PURPOSE: During a global pandemic, the benefit of routine visits and treatment of patients with cancer must be weighed against the risks to patients, staff, and society. Prostate cancer is one of the most common cancers radiation oncology departments treat, and efficient resource utilization is essential in the setting of a pandemic. Herein, we aim to establish recommendations and a framework by which to evaluate prostate radiation therapy management decisions. METHODS AND MATERIALS: Radiation oncologists from the United States and the United Kingdom rapidly conducted a systematic review and agreed upon recommendations to safely manage patients with prostate cancer during the COVID-19 pandemic. A RADS framework was created: remote visits, and avoidance, deferment, and shortening of radiation therapy was applied to determine appropriate approaches. RESULTS: Recommendations were provided by the National Comprehensive Cancer Network risk group regarding clinical node-positive, postprostatectomy, oligometastatic, and low-volume M1 disease. Across all prostate cancer stages, telemedicine consultations and return visits were recommended when resources/staff available. Delays in consultations and return visits of between 1 and 6 months were deemed safe based on stage of disease. Treatment can be avoided or delayed until safe for very low, low, and favorable intermediate-risk disease. Unfavorable intermediate-risk, high-risk, clinical node-positive, recurrence postsurgery, oligometastatic, and low-volume M1 disease can receive neoadjuvant hormone therapy for 4 to 6 months as necessary.

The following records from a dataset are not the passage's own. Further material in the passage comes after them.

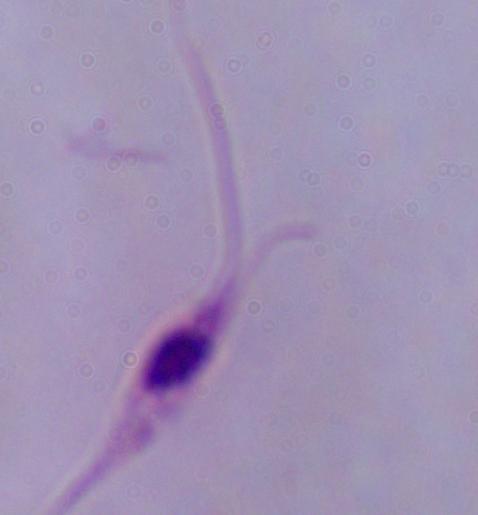

{
  "magnification": "1000x",
  "identification": "Leishmania",
  "modality": "micrograph"
}State which parasite is depicted.
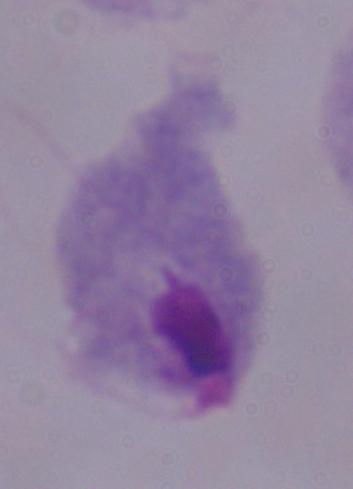

A trichomonad.

Summary:
  - Magnification: 1000x
  - Modality: photomicrograph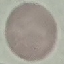

result = negative for malaria parasites
stain = Giemsa
capture = smartphone through the microscope eyepiece
preparation = thin smear
image type = automatically extracted cell patch, resized to 64 × 64 pixels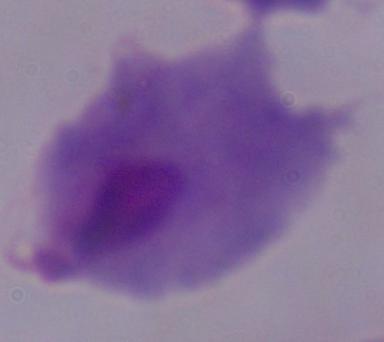
Summary:
  - Modality: photomicrograph
  - Identification: trichomonad
  - Magnification: 1000x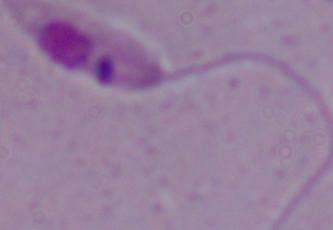
magnification = 1000x
identification = Leishmania
modality = photomicrograph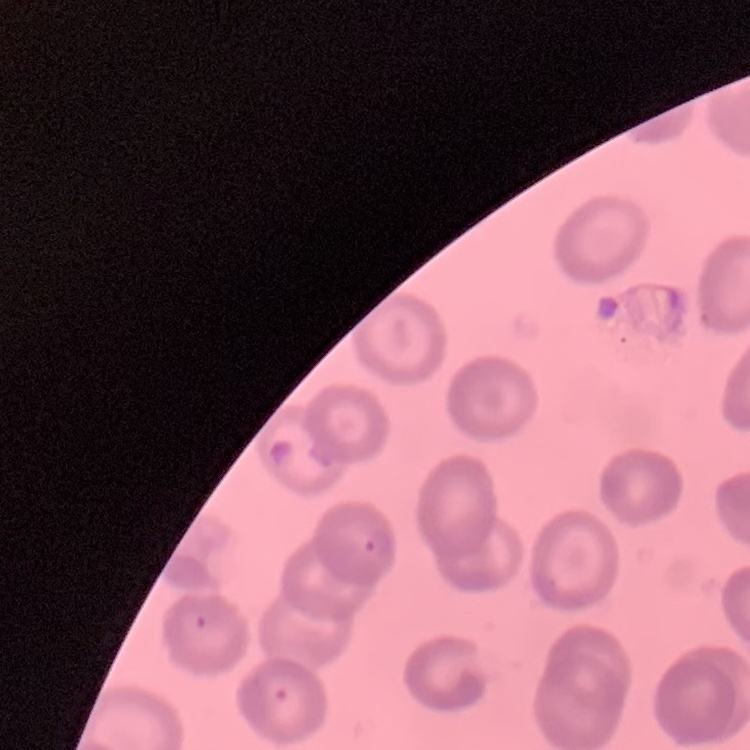
Summary:
  - Red blood cell morphology: no rouleaux formation
  - Preparation: thin blood smear
  - Image type: one tile cut from a larger photomicrograph
  - Stain: Field's or GiemsaIdentify the preparation type.
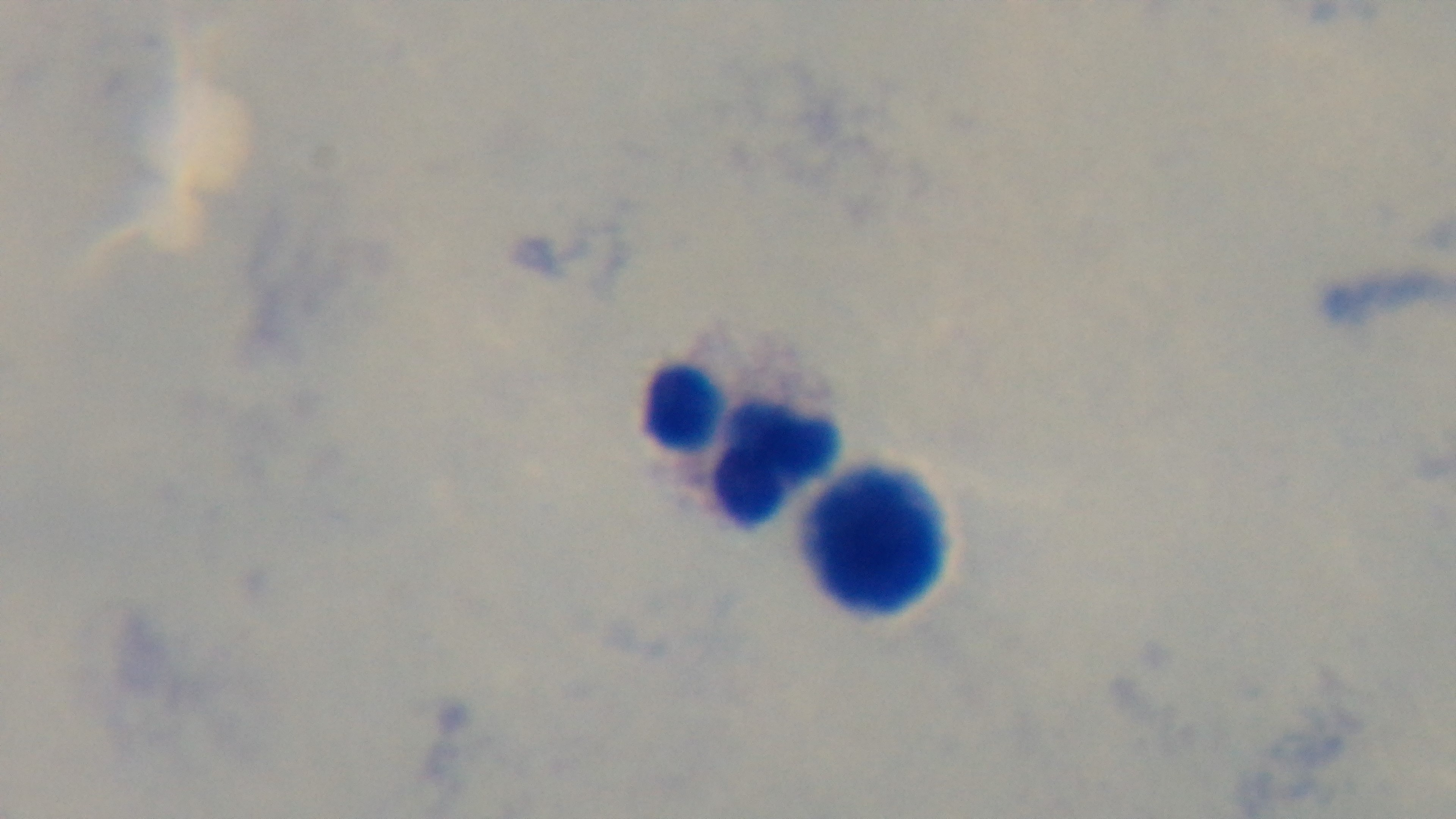
Thick.

modality = light microscopy
capture = mounted 4K digital camera
field of view = one from the slide
malaria status = uninfected
objective = 100x oil immersion
stain = Giemsa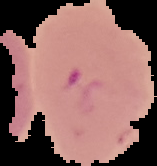

Summary:
  - Result: Plasmodium parasites detected
  - Image size: 157×166 pixels
  - Image type: segmented cell region with the area outside set to black
  - Preparation: thin blood film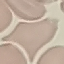 Result: no malaria parasites detected. Thin blood smear. Giemsa stain. Photographed with a smartphone camera at the microscope eyepiece. Automatically extracted cell patch, resized to 64 × 64 pixels.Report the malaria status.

Ultrahypofractionation is preferred for localized, oligometastatic, and low-volume M1, and moderate hypofractionation is preferred for postprostatectomy and clinical node positive disease. Salvage is preferred to adjuvant radiation. CONCLUSIONS: Resources can be reduced for all identified stages of prostate cancer. The RADS (remote visits, and avoidance, deferment, and shortening of radiation therapy) framework can be applied to other disease sites to help with decision making in a global pandemic.